Между тем Путин делает ставку на то, что страна сможет выдержать бремя изоляции, и оно не вызовет общественные волнения, способные угрожать его власти. Возможно, это, действительно, так. На прошлой неделе в газете «Ведомости» вышла статья симпатизирующего Кремлю политического аналитика Василия Кашина, в которой он пишет, что «в ходе новой холодной войны в первые годы мы будем героически преодолевать трудности, затем мы будем одерживать победы, а потом нашим внукам придется за эти победы расплачиваться».
В краткосрочной перспективе те же самые факторы, которые вредят России экономически, могут защитить Путина с политической точки зрения. В июне Клиффорд Гэдди (Clifford Gaddy) и Барри Айкс (Barry Ickes) из Брукингского института охарактеризовали Россию как " экономического таракана — существо, во многих отношениях, примитивное и некрасивое, зато обладающее выдающимися способностями к выживанию в самых разных неблагоприятных условиях". Санкции США и ЕС, вероятно, заставят темпы роста российской экономики, начавшие снижаться еще до украинского кризиса, падать еще быстрее. Однако они не блокируют экспорт нефти и газа, приносящий Кремлю примерно половину его доходов. Эти деньги продолжат течь в государственную казну, а из нее — в карманы той многочисленной части российского населения, доходы которой зависят от государства. (Примерно 20% россиян — пенсионеры, 20% работают на государство и еще 15% работают на принадлежащие государству компании.) Таким образом, санкции могут не сказаться на зарплатах, выплата которых обеспечивает политическую стабильность. Как сформулировал экономист Владислав Иноземцев, возглавляющий Центр исследований постиндустриального общества, «санкции ударят по росту экономики, но не помешают Путину поднимать зарплату чиновникам и офицерам ФСБ».
В то же время, хотя экономическая изоляция может вызвать недовольство изрядной части деловой элиты, скорее всего, этого будет недостаточно, чтобы она обернулась против Путина. Так как иностранные банки прекратят кредитование, российские фирмы будут вынуждены обращаться за финансированием и за средствами для выплаты долгов к государству. Крупным российским банкам потребуется к концу следующего года рефинансировать долги на сумму 50 миллиардов долларов. Российские фирмы должны заплатить кредиторам около 100 миллиардов долларов. Московские предприниматели могут не любить Путина, но теперь они будут связаны с ним теснее, чем когда-либо. Укрепившись в положении главного инвестора страны, государство направит капитал на большие, неуклюжие проекты — например, в отраслях тяжелой промышленности и инфраструктурного строительства. При этом естественные сторонники Путина, скорее, выиграют от происходящего. Их влияние будет расти за счет тех, чья деятельность увязана с глобальной мировой экономикой.

◆ **Задания**
1. Какую часть доходов Кремля, согласно тексту о санкциях, приносит экспорт нефти и газа?
2. Продолжите текст о санкциях, начав сразу после его последнего предложения.
Список дальше никак не связан с текстом о санкциях.

◆ **Список данных**
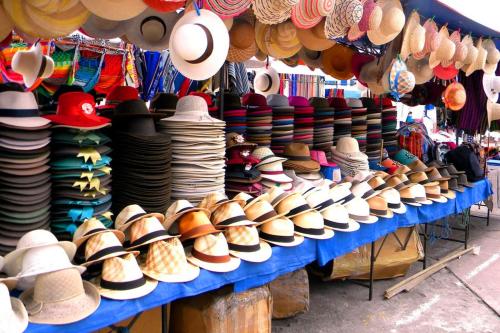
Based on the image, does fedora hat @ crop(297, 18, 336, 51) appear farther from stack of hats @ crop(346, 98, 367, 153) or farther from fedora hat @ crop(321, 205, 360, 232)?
fedora hat @ crop(321, 205, 360, 232)

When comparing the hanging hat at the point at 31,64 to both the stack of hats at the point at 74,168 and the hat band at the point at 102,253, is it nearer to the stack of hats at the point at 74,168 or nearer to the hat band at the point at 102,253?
the stack of hats at the point at 74,168

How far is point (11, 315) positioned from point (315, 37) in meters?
3.22

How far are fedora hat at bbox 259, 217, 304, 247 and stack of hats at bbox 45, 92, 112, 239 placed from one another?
978mm

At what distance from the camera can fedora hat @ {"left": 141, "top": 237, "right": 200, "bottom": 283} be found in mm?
2160

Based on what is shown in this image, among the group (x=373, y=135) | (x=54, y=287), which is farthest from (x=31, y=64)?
(x=373, y=135)

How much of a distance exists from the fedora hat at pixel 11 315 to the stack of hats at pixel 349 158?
3211mm

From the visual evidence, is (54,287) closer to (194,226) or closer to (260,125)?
(194,226)

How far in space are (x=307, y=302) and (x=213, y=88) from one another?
3.26m

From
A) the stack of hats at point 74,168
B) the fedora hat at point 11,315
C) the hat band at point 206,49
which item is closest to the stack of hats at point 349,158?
the hat band at point 206,49

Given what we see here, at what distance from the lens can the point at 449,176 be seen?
487cm

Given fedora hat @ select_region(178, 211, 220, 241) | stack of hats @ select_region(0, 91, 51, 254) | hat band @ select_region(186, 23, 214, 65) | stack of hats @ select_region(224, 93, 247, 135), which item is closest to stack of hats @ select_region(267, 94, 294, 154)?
stack of hats @ select_region(224, 93, 247, 135)

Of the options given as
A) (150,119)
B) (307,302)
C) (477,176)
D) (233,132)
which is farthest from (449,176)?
(150,119)

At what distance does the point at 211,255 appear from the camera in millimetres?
2332

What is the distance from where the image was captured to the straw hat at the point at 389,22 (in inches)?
150
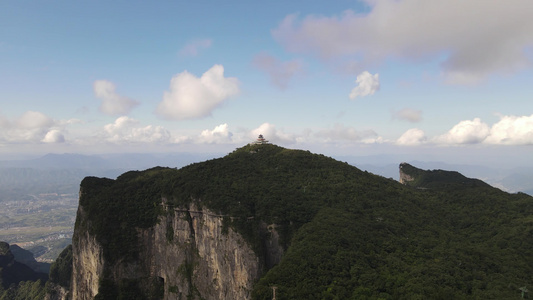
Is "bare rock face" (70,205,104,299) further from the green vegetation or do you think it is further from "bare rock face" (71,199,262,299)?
the green vegetation

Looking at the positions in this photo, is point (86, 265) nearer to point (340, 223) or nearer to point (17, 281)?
point (340, 223)

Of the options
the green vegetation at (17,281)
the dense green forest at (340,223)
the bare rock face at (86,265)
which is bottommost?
the green vegetation at (17,281)

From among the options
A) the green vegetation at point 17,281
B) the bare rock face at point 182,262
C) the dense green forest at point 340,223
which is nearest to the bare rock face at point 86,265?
the bare rock face at point 182,262

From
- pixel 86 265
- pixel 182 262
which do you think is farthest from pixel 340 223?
pixel 86 265

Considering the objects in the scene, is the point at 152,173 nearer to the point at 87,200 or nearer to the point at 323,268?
the point at 87,200

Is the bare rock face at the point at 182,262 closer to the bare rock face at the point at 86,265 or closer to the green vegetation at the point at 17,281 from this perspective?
the bare rock face at the point at 86,265
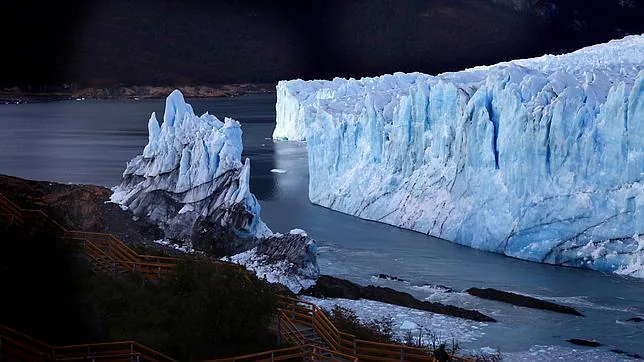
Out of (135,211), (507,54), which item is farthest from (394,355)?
(507,54)

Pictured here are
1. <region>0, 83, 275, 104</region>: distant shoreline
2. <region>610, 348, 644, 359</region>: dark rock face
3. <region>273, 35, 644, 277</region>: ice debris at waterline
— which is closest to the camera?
<region>610, 348, 644, 359</region>: dark rock face

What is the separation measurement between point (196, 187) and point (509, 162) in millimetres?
7148

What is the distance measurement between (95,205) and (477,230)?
28.9ft

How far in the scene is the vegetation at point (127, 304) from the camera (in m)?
8.64

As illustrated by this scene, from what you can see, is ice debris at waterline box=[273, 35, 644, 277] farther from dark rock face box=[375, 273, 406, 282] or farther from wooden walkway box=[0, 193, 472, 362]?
wooden walkway box=[0, 193, 472, 362]

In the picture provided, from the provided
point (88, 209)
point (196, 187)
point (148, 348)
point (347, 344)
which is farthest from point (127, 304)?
point (196, 187)

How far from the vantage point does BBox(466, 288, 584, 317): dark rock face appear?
682 inches

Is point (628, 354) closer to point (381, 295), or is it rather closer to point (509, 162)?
point (381, 295)

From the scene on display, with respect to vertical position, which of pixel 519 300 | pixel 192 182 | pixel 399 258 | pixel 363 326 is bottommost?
pixel 363 326

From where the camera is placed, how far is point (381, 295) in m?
17.1

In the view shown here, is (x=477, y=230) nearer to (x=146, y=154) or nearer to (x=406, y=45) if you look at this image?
(x=146, y=154)

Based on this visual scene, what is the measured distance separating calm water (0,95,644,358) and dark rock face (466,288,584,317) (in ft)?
0.91

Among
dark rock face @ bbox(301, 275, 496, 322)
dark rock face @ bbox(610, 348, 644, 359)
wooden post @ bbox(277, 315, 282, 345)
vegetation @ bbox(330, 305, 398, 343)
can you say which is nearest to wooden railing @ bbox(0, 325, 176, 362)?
wooden post @ bbox(277, 315, 282, 345)

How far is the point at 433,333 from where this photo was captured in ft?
47.3
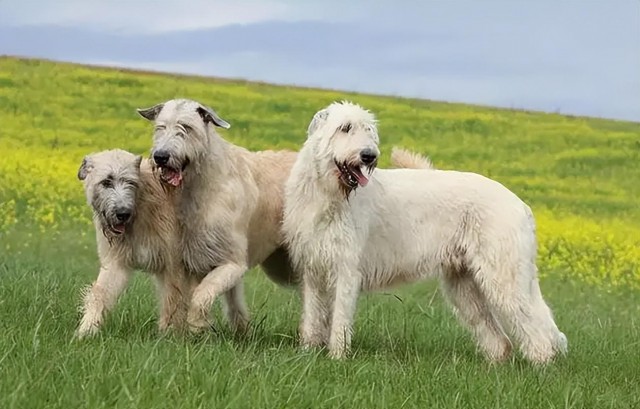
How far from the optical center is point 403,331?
9789 mm

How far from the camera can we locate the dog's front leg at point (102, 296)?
7977mm

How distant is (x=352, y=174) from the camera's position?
25.7ft

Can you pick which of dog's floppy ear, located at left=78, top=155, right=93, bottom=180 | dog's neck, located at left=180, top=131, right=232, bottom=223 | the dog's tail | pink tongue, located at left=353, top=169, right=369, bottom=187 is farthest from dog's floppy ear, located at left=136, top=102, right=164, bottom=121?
the dog's tail

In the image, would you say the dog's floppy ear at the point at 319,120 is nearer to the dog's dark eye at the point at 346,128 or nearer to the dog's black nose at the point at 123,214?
the dog's dark eye at the point at 346,128

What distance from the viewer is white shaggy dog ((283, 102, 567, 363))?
316 inches

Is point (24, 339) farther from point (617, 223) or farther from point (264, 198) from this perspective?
point (617, 223)

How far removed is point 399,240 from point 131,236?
218 centimetres

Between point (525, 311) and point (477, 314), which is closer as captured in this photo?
point (525, 311)

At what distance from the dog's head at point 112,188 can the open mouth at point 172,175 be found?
0.91ft

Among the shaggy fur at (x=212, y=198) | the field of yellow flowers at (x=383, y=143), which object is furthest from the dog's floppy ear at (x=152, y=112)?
the field of yellow flowers at (x=383, y=143)

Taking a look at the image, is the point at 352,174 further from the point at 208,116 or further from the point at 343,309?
the point at 208,116

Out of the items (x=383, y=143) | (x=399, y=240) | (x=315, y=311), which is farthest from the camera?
(x=383, y=143)

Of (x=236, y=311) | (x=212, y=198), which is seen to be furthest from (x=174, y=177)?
(x=236, y=311)

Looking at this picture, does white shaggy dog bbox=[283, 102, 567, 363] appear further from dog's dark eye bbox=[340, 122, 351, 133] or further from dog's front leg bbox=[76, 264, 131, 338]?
dog's front leg bbox=[76, 264, 131, 338]
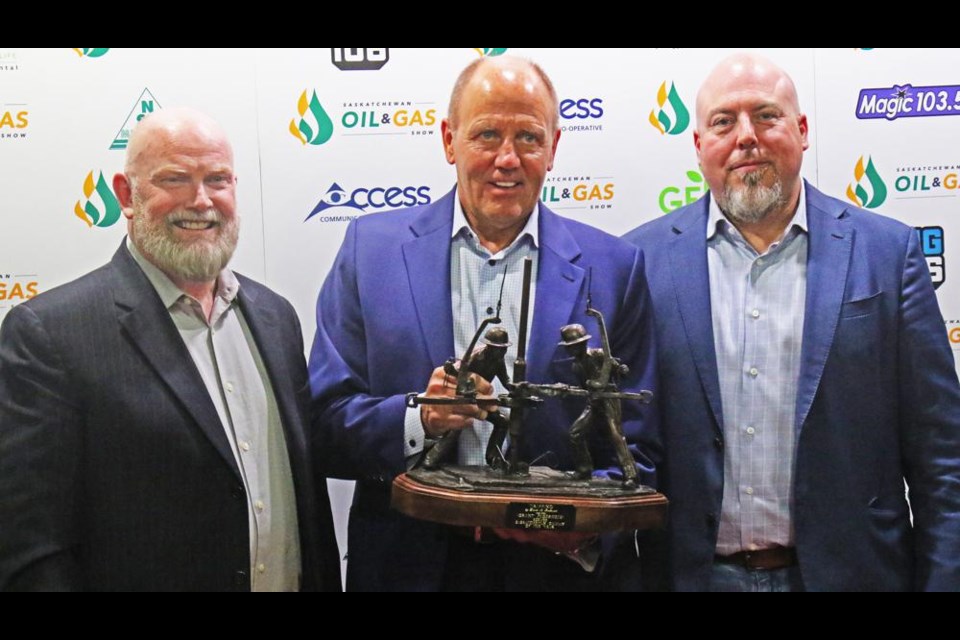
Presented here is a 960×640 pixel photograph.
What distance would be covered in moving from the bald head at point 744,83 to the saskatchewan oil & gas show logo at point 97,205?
185 centimetres

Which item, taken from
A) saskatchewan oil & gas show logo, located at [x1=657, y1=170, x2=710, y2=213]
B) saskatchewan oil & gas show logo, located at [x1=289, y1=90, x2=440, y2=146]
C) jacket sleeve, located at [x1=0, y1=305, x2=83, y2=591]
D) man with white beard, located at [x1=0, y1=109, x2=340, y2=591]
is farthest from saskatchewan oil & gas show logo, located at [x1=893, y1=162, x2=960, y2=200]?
jacket sleeve, located at [x1=0, y1=305, x2=83, y2=591]

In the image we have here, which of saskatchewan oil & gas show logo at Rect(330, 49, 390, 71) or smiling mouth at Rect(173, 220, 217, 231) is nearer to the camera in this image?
smiling mouth at Rect(173, 220, 217, 231)

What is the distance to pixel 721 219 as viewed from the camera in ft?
9.57

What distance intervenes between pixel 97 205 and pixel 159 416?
→ 2.39 ft

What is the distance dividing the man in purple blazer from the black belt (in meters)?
0.33

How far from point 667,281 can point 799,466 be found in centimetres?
68

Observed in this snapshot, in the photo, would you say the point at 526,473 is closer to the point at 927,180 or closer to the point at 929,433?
the point at 929,433

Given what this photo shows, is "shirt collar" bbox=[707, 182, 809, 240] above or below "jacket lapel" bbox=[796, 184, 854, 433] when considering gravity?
above

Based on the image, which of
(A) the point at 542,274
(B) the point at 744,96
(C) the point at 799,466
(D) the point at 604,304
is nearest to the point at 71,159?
(A) the point at 542,274

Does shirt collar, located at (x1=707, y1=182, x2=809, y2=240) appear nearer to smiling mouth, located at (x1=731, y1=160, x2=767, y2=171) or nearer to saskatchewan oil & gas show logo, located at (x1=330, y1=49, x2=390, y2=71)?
smiling mouth, located at (x1=731, y1=160, x2=767, y2=171)

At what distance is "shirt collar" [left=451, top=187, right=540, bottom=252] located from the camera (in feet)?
9.49

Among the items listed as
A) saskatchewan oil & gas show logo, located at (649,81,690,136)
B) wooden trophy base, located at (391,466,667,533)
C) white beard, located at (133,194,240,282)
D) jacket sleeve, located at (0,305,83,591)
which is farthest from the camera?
saskatchewan oil & gas show logo, located at (649,81,690,136)

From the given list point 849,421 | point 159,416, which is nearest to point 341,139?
point 159,416

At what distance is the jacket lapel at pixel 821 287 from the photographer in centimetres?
281
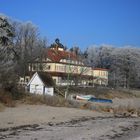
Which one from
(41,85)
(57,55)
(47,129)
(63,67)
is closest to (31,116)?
(47,129)

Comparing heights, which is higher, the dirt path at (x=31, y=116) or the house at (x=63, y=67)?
the house at (x=63, y=67)

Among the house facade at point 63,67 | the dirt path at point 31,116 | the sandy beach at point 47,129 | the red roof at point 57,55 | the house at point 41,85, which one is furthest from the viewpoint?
the red roof at point 57,55

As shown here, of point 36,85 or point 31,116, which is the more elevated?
point 36,85

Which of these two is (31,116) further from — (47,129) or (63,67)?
(63,67)

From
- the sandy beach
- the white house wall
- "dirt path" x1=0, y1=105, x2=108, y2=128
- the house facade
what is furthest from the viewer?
the house facade

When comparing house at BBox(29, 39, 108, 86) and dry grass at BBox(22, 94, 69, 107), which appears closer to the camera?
dry grass at BBox(22, 94, 69, 107)

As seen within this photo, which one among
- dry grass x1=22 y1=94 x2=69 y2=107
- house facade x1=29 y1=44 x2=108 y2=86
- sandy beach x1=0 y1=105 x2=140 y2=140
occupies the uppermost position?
house facade x1=29 y1=44 x2=108 y2=86

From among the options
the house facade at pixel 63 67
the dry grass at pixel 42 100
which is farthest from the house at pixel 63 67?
the dry grass at pixel 42 100

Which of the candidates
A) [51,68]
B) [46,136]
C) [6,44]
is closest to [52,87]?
[6,44]

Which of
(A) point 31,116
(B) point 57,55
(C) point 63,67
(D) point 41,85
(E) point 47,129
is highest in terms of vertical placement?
(B) point 57,55

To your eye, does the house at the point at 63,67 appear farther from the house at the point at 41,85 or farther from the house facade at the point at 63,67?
the house at the point at 41,85

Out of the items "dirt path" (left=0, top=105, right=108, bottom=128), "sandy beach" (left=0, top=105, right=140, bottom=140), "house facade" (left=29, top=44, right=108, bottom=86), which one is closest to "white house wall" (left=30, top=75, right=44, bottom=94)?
"dirt path" (left=0, top=105, right=108, bottom=128)

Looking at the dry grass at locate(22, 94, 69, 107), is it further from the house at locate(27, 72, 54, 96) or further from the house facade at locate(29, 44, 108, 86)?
the house facade at locate(29, 44, 108, 86)

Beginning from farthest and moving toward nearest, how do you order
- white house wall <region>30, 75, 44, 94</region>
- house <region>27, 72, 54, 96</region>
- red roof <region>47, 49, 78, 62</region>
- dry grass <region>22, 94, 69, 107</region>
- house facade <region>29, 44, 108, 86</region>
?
red roof <region>47, 49, 78, 62</region> < house facade <region>29, 44, 108, 86</region> < white house wall <region>30, 75, 44, 94</region> < house <region>27, 72, 54, 96</region> < dry grass <region>22, 94, 69, 107</region>
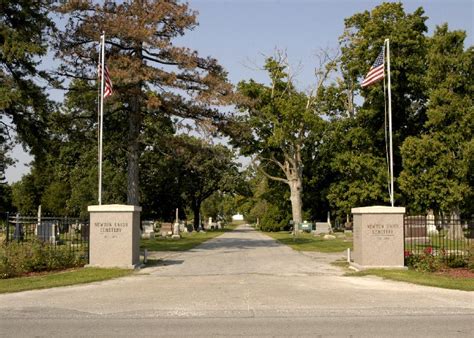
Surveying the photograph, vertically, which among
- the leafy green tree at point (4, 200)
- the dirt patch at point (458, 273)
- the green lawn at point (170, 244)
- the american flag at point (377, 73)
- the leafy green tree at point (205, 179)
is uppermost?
the american flag at point (377, 73)

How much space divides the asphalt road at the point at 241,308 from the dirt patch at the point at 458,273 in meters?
2.51

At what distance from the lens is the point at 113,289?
1373 cm

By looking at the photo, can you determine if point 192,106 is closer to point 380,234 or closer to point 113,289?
point 380,234

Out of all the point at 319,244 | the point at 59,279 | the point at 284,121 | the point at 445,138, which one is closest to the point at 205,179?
the point at 284,121

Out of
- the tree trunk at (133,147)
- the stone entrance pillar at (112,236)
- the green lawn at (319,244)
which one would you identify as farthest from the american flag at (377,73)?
the tree trunk at (133,147)

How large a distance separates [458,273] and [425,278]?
2.02 m

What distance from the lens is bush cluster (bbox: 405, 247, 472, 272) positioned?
1764 centimetres

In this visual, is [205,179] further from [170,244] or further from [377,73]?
[377,73]

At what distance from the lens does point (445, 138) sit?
41031mm

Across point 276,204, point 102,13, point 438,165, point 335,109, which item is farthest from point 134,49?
point 276,204

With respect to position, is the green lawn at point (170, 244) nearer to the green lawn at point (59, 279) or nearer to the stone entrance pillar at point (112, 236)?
the stone entrance pillar at point (112, 236)

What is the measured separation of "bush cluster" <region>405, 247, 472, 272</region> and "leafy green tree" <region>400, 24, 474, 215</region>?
22.6 meters

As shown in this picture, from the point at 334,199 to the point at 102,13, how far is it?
30976 millimetres

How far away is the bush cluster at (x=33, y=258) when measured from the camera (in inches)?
644
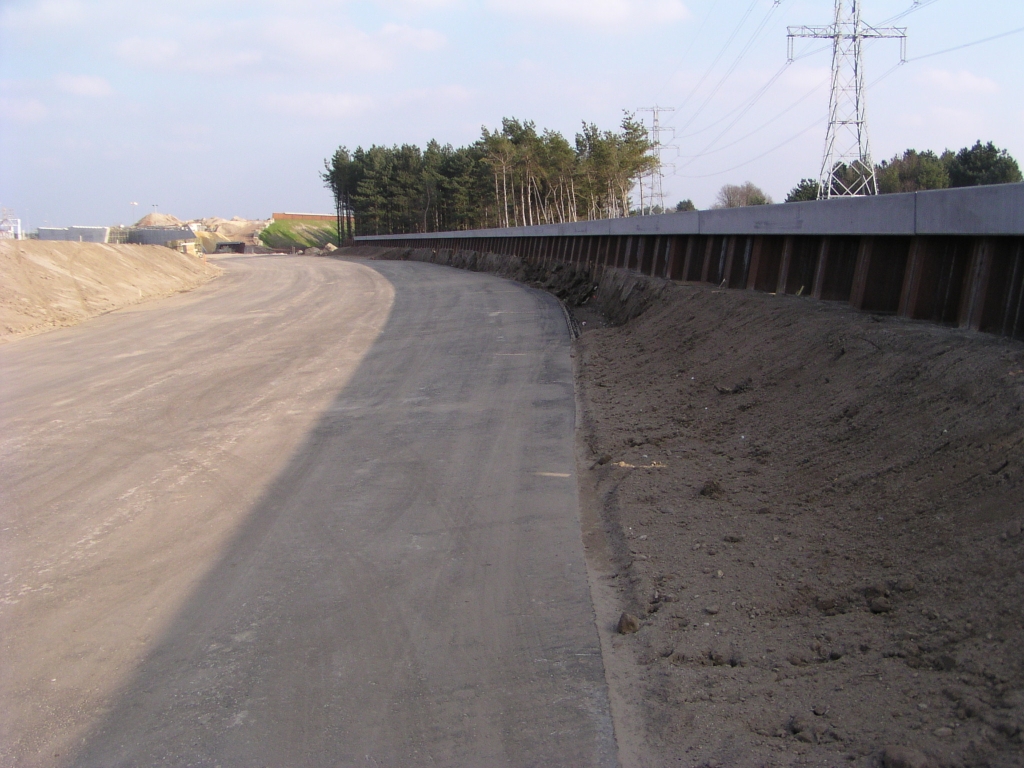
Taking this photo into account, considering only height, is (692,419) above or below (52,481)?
above

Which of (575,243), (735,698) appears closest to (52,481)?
(735,698)

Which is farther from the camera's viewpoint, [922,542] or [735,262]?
[735,262]

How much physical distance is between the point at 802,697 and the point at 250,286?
108ft

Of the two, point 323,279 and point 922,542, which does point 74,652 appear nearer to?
point 922,542

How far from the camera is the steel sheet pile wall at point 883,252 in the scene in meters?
6.84

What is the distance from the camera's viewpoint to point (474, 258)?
1843 inches

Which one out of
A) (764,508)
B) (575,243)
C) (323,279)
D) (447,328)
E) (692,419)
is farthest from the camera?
(323,279)

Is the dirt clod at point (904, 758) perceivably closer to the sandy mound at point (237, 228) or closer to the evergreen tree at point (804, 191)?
the evergreen tree at point (804, 191)

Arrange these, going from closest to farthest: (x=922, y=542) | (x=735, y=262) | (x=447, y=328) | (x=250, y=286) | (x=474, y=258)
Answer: (x=922, y=542)
(x=735, y=262)
(x=447, y=328)
(x=250, y=286)
(x=474, y=258)

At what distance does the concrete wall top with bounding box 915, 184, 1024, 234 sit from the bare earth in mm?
943

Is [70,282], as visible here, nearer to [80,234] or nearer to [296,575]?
[296,575]

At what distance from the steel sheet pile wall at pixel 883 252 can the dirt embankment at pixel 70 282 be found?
1736 centimetres

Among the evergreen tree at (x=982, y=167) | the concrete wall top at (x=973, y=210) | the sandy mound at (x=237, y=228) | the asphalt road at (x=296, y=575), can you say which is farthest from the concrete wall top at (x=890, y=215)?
the sandy mound at (x=237, y=228)

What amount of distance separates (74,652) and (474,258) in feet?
140
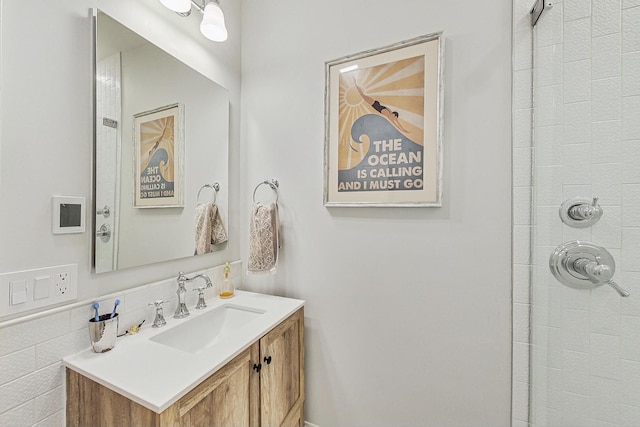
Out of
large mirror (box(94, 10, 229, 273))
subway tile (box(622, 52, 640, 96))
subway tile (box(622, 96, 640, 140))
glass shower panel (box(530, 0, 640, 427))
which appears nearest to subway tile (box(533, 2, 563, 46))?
glass shower panel (box(530, 0, 640, 427))

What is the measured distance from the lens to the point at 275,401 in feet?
3.88

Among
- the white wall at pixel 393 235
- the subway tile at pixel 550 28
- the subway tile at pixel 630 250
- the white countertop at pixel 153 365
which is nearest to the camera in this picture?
the white countertop at pixel 153 365

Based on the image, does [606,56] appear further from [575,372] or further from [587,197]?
[575,372]

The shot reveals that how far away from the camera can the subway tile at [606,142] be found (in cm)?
85

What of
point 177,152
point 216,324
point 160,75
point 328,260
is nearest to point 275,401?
point 216,324

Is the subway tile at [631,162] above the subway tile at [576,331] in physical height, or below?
above

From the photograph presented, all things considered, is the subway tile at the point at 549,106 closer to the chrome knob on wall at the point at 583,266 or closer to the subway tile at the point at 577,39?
the subway tile at the point at 577,39

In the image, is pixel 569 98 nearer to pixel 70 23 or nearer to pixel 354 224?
pixel 354 224

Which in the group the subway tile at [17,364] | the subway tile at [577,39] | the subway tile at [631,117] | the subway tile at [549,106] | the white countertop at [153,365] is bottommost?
the white countertop at [153,365]

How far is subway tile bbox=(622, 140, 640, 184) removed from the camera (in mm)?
821

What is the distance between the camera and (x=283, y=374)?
1255mm

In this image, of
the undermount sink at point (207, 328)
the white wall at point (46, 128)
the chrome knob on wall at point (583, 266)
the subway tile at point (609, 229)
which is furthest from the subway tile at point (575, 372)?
the white wall at point (46, 128)

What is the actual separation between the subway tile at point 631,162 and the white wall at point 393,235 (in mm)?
311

◆ **Ожидаемые ответы**
1. Примерно половину.

2.
Хотя на первых порах выручки от торговли углеводородами России будет хватать, вскоре проявится ряд опасных моментов. Последние санкции запрещают снабжать Россию высокотехнологическим оборудованием, необходимым для разведки труднодоступных нефтяных месторождений в Арктике и на морском шельфе. Между тем сибирские месторождения, обеспечивающие сейчас 80% российской добычи, начинают иссякать. Стране нужны новые источники нефти. Резервные фонды российского правительства превышают 170 миллиардов долларов, однако в ближайшее время Москве придется израсходовать много денег на поддержку рубля и спасение государственных банков и компаний. Таким образом, при уровне частных инвестиций, уже приближающемся к нулю, последний оставшийся инвестор России — то есть само государство — будет вынуждено меньше тратить на инвестиции в экономику и больше на антикризисные меры.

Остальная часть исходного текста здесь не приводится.